*Trecho fornecido*.
● ● ●

JUIZ HENRIQUE BALTAZAR: “NÃO HÁ COMO MELHORAR O SISTEMA SEM GASTAR MAIS”

Henrique Baltazar - juiz da 12ª Vara de Execuções Penais de Natal
Henrique Baltazar - juiz da 12ª Vara de Execuções Penais de Natal/Emanuel Amaral

A redução dos índices de criminalidade e melhoria da segurança pública, de uma forma geral, passam necessariamente por ações de mais investimentos no sistema prisional do Rio Grande do Norte. O diagnóstico é do juiz da 12ª Vara de Execuções Penais de Natal, Henrique Baltazar. O magistrado afirma que a descoberta de um “super-túnel” na penitenciária de Alcaçuz, em Nísia Floresta, mostra a fragilidade do sistema. O Estado, segundo ele, precisa investir porque já não resta mais o que improvisar. Alcaçuz, uma unidade com 16 anos de idade, foi construída em local de terreno inapropriado, com materiais e projeto inadequados às características da área, avalia o juiz. Para Henrique Baltazar, o sistema penitenciário está em total abandono.

Falta dinheiro, técnicos, procedimentos. A situação em Alcaçuz reflete todas essas dificuldades e o quanto não houve manutenção nesses 16 anos. Ao mesmo tempo, o magistrado disse que algumas decisões judiciais acabam sendo inócuas porque o Estado não tem dinheiro e a Justiça não pode obrigar os gestores a escolher onde gastar.  Na entrevista que segue, o juiz trata das dificuldades e implicações da falta de investimentos no sistema penitenciário do Rio Grande do Norte e alerta às consequências para a segurança pública se os gestores não investirem o que realmente é necessário. “O Estado gasta R$ 7 milhões hoje, mas seria necessário ao menos o triplo disso”, afirma o magistrado. Eis a entrevista:

A descoberta desse super-túnel em Alcaçuz traz algo novo para o senhor, nesses anos à frente da Vara de Execuções Penais?

● ● ●

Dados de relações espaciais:
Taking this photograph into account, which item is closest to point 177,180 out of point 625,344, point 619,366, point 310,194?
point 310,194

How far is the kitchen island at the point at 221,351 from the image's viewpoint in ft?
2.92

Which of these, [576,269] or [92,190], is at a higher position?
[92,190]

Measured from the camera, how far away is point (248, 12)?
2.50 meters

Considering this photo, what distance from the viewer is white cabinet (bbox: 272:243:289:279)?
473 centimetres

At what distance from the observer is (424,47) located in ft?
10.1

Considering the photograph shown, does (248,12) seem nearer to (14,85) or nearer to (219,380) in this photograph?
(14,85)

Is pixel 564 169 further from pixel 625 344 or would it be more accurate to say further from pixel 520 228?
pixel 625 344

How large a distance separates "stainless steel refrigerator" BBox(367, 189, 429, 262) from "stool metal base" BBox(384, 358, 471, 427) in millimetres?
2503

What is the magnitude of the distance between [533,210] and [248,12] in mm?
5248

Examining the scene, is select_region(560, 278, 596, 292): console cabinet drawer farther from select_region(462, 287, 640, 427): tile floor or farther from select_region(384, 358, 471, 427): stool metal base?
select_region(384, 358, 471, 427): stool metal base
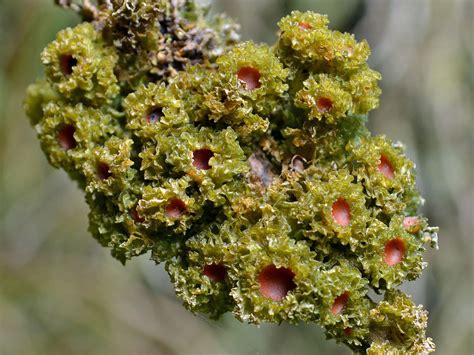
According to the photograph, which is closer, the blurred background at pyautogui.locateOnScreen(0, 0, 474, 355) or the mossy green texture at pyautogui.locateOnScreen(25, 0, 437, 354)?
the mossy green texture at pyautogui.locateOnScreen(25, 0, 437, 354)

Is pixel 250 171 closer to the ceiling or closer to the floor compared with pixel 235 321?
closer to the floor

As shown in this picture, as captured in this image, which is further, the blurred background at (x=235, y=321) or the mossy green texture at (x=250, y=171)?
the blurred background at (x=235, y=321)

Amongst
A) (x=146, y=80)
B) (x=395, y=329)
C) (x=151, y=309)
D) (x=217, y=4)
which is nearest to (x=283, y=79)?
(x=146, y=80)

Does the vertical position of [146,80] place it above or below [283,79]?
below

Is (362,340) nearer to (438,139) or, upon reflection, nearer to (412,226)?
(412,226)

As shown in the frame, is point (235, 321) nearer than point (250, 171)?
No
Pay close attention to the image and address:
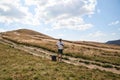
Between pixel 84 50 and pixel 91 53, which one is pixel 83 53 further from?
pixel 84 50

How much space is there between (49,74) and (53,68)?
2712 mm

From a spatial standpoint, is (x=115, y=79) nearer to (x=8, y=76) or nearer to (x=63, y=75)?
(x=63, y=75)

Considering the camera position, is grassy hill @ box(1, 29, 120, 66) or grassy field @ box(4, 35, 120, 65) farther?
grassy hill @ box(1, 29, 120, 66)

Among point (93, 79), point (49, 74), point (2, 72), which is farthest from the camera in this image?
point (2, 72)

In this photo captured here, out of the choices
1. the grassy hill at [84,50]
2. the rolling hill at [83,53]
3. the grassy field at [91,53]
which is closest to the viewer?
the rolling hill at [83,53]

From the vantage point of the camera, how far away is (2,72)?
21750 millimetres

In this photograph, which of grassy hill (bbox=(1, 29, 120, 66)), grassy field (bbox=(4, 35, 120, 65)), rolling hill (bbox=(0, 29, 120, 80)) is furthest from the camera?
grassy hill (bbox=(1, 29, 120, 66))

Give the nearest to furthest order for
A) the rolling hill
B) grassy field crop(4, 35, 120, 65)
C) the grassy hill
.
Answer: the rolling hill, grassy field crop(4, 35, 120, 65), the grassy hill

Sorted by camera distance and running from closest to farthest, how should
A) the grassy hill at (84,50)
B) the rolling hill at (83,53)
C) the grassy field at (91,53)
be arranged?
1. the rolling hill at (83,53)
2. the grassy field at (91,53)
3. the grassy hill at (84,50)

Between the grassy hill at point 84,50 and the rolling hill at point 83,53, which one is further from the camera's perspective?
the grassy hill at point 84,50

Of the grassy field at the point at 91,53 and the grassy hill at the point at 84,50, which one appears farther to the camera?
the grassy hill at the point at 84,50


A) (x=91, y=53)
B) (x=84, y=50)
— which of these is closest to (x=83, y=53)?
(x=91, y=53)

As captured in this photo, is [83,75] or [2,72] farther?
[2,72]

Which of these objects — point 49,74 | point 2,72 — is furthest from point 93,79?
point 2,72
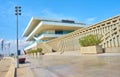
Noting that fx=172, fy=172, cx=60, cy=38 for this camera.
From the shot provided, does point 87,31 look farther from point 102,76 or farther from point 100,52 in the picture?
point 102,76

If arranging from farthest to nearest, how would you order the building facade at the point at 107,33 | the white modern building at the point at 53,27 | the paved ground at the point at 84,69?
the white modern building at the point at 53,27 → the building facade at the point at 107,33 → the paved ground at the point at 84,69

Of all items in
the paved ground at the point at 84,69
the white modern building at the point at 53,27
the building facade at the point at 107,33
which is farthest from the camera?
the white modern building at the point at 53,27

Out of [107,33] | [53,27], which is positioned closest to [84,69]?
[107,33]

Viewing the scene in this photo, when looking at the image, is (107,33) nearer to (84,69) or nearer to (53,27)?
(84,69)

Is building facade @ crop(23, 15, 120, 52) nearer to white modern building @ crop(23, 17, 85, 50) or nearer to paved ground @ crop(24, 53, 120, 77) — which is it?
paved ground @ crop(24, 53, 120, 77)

● ● ●

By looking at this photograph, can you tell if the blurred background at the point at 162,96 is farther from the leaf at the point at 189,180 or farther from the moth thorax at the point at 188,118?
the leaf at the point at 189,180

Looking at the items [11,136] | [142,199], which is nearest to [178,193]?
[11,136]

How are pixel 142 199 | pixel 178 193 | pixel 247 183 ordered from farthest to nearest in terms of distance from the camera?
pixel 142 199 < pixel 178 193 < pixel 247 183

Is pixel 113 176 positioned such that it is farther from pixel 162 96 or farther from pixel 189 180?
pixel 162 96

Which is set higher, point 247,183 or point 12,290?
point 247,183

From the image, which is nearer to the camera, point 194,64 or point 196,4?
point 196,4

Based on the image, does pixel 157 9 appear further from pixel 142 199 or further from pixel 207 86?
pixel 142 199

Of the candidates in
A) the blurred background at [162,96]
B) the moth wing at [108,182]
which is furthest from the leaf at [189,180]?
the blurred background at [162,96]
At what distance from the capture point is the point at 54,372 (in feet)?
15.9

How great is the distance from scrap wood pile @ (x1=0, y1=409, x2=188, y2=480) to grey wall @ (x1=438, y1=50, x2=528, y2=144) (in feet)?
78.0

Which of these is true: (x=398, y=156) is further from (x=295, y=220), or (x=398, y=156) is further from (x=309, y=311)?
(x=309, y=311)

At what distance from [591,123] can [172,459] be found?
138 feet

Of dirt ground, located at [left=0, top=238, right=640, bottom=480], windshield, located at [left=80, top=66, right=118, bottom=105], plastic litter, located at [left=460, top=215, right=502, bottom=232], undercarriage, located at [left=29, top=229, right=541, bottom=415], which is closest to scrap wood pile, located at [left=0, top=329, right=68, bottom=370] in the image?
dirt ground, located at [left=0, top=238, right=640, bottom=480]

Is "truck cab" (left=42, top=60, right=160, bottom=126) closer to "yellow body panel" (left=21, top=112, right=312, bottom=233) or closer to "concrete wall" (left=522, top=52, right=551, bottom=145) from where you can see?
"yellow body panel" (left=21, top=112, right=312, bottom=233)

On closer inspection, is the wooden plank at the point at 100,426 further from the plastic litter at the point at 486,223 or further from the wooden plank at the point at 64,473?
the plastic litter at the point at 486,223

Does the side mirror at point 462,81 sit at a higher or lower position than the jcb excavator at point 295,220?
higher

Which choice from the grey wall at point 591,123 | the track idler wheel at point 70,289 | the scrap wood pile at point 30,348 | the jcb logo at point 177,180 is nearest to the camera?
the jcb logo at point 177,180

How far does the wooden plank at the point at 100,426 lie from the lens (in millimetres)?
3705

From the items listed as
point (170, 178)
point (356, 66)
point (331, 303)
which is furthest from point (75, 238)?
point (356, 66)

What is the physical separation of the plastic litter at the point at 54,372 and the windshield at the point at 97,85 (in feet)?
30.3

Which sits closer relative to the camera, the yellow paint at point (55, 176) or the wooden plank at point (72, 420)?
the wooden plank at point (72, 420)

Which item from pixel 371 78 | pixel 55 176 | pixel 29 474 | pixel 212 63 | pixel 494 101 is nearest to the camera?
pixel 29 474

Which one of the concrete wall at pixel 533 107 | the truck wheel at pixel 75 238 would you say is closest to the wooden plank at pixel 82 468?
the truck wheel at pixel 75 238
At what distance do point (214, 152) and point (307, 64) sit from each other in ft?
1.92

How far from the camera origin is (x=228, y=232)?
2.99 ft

● ● ●

*Tarefa escrita 1*.
No trecho sobre o sistema prisional do Rio Grande do Norte, quantos anos tem a penitenciária de Alcaçuz?
*Tarefa escrita 2*.
Por favor, escreva a continuação do trecho sobre o sistema prisional do Rio Grande do Norte, começando depois da última pergunta feita ao juiz.
Os dados não são necessários aqui.

*Resultado 1*.
Dezesseis anos.

*Resultado 2*.
- Não. Na verdade ela só confirma os problemas que nós já temos visto e falado. Temos um sistema penitenciário ruim; e ruim porque temos presídios velhos e deteriorados, esquecidos pelo Estado, e pessoal insuficiente. Os presídios do Rio Grande do Norte — Alcaçuz, por exemplo, foi construído em 1998 — em sua maior parte têm mais de dez anos. Foram esquecidos pelo Estado e nunca foram renovados, reformados ou mesmo consertos adequados. Houve apenas remendos executados ao longo desse tempo todo; nunca foram equipados para funcionar como deveriam.

E o que foi feito ao longo desses anos?

- As pequenas coisas que foram feitas feitas no decorrer do tempo, como no caso de Alcalçuz, a colocação de concertinas para minorar os problemas. Não tem vigilância eletrônica nos presídios. Uma ou outra unidade, o próprio diretor com a ajuda do Poder Judiciário, empresários, ou outra instituição que colocam uma câmera; ou mesmo com dinheiro do próprio diretor, que são situações particulares dele. O Estado não tem feito nada para melhorar o sistema.

Já se sabia da existência desse túnel em Alcaçuz?
- A existência desse túnel mostra um problema que já era esperado. Primeiro já se sabia; depois era esperado que acontecesse, como também é esperado que aconteça em outro [presídio] porque, todos os dias, o diretor de qualquer unidade prisional fica aguardando  uma tentativa de fuga. Ele fica esperando o problema do dia para tentar resolver. Em qualquer unidade prisional que você vá, o diretor vai dizer que aquela parede está para cair, ou que aconteceu um curto-circuito e queimou aquele equipamento; ou não tem munição para evitar uma fuga ou tentativa de resgate, ou não tem armamento suficiente.

E por que não fecharam?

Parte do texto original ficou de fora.